▶ **BRIEF**
If a line of the entries below includes the word "ELMA", it counts; state the total and nothing further.
--- ENTRIES SHOWN Enclosed Below ---
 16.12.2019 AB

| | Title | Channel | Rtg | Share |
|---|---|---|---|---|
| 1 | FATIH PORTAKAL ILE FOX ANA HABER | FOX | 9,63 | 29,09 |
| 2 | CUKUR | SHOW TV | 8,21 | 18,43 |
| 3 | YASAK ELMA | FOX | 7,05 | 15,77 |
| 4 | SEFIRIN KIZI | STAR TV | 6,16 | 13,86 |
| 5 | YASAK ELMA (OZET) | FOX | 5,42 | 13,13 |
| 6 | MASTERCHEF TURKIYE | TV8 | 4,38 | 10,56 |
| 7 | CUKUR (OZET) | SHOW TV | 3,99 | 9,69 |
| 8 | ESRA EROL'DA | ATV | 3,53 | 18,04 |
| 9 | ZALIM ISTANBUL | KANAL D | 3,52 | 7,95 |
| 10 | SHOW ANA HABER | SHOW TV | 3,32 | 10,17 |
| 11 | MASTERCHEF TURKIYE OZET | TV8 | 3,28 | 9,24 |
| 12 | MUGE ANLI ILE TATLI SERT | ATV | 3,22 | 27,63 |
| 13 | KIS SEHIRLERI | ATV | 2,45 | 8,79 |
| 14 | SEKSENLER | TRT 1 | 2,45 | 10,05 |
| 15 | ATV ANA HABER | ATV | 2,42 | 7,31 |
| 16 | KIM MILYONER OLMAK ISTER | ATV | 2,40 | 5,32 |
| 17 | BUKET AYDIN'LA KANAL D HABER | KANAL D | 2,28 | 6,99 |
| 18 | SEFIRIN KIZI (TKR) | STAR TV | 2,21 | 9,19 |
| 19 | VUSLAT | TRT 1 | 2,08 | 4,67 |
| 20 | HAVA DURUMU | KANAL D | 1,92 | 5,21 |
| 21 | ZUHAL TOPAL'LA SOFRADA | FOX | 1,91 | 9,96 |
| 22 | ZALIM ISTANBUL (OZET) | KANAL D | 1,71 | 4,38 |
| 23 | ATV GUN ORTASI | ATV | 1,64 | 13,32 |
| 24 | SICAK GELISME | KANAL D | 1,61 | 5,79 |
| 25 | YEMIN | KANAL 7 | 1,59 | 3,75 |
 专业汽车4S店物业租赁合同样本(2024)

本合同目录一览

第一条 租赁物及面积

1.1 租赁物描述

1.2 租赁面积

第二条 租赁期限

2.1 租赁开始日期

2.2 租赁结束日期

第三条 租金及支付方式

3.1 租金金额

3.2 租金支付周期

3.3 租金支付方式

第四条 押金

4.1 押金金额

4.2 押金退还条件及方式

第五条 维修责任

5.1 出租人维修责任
--- End of Enclosed ENTRIES SHOWN ---
▶ **ANSWER FOR THE TASK**
2